* _Task brief_: Count the lines below that contain the string "farthest". How many are there? Reply with the number alone.

* _Task inputs_:
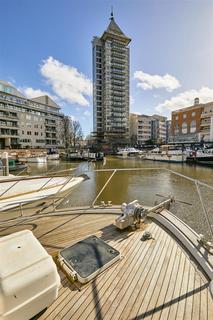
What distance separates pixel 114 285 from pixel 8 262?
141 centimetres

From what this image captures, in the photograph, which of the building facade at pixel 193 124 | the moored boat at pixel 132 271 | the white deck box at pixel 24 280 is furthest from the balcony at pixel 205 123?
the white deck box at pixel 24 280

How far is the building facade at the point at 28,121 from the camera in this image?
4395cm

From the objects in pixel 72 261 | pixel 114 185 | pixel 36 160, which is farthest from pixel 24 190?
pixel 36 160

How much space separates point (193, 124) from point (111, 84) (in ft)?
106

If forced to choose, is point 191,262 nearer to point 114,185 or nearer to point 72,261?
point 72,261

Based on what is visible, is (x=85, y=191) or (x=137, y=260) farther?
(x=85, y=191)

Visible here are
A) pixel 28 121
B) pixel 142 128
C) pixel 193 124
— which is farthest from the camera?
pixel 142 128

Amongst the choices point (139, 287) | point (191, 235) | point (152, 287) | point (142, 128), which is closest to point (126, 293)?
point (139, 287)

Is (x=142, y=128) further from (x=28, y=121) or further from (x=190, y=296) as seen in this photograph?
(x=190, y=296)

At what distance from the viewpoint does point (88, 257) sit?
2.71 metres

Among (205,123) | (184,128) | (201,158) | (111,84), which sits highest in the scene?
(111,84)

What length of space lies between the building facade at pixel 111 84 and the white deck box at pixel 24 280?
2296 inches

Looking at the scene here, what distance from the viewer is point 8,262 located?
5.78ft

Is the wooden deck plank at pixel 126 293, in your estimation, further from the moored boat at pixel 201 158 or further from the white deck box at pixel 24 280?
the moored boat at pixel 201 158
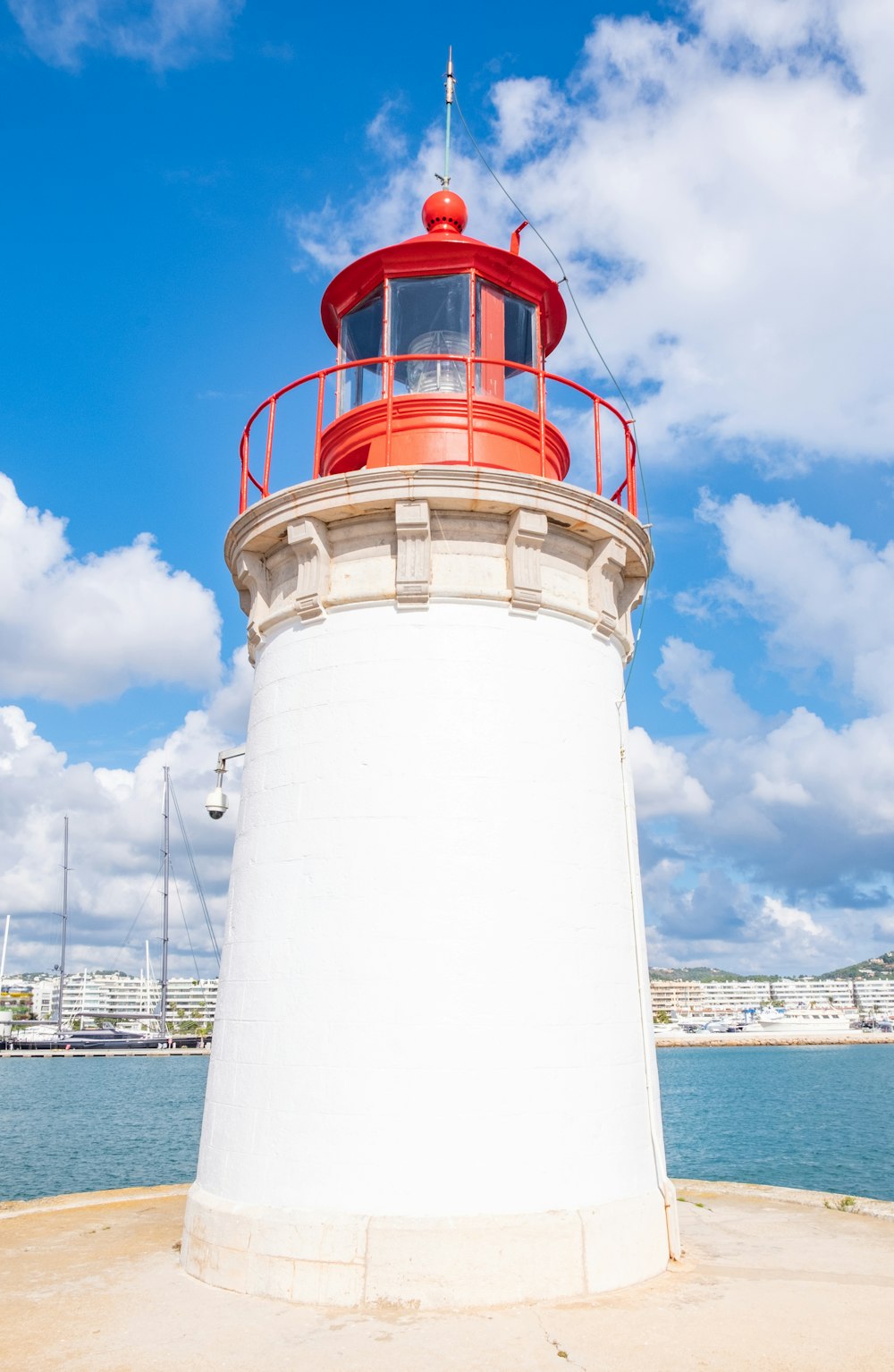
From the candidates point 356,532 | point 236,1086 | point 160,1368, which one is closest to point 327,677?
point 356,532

--

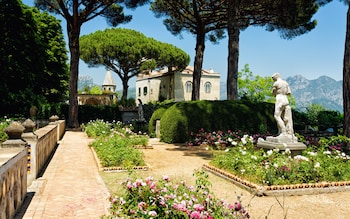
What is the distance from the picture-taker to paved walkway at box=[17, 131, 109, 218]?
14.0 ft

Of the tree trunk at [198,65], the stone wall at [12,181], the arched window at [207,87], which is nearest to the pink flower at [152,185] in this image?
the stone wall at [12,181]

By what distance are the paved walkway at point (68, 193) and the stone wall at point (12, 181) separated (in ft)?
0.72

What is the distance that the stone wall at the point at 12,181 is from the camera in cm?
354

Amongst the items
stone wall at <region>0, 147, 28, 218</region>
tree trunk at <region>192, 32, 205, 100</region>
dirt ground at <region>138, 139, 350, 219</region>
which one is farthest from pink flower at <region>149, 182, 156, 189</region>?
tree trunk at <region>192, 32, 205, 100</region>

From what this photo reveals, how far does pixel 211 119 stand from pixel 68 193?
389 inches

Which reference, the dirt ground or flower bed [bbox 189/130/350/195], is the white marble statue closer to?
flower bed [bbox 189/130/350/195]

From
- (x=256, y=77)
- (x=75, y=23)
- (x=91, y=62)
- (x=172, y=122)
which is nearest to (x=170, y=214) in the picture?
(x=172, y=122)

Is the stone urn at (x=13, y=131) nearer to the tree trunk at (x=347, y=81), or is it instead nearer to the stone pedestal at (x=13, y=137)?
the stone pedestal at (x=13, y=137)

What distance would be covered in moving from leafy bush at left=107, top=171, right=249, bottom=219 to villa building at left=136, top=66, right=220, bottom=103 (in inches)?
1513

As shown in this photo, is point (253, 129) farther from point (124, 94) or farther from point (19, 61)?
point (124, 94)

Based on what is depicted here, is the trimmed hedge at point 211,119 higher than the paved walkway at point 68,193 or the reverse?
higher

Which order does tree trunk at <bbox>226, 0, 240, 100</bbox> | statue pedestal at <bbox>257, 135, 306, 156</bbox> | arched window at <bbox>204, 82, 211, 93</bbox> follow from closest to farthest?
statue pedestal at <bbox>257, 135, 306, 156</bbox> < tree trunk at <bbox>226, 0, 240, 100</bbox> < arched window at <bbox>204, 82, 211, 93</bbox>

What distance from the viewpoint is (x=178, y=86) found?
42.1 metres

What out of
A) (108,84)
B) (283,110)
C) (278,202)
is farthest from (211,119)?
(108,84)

...

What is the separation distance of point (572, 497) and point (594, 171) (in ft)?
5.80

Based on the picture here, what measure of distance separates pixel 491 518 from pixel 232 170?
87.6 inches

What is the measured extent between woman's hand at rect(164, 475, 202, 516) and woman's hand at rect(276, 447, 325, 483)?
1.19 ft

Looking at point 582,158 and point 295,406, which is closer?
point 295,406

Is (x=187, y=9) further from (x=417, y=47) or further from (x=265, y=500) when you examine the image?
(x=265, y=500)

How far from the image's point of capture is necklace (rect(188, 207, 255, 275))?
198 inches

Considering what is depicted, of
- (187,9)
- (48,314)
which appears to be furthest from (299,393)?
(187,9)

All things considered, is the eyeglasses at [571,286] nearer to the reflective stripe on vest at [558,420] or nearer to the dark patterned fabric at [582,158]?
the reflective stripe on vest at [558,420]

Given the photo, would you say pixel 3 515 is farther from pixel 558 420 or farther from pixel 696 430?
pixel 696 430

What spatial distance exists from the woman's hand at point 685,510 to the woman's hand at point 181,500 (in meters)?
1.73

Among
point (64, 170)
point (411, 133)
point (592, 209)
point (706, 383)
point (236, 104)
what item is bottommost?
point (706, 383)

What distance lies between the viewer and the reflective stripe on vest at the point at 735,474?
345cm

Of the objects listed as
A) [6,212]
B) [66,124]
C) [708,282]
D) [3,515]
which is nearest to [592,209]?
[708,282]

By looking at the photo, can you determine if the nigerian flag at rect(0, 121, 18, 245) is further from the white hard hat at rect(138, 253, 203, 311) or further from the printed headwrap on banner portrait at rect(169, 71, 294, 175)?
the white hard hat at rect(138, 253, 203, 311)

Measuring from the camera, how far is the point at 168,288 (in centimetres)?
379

* _Result of the exercise_: 5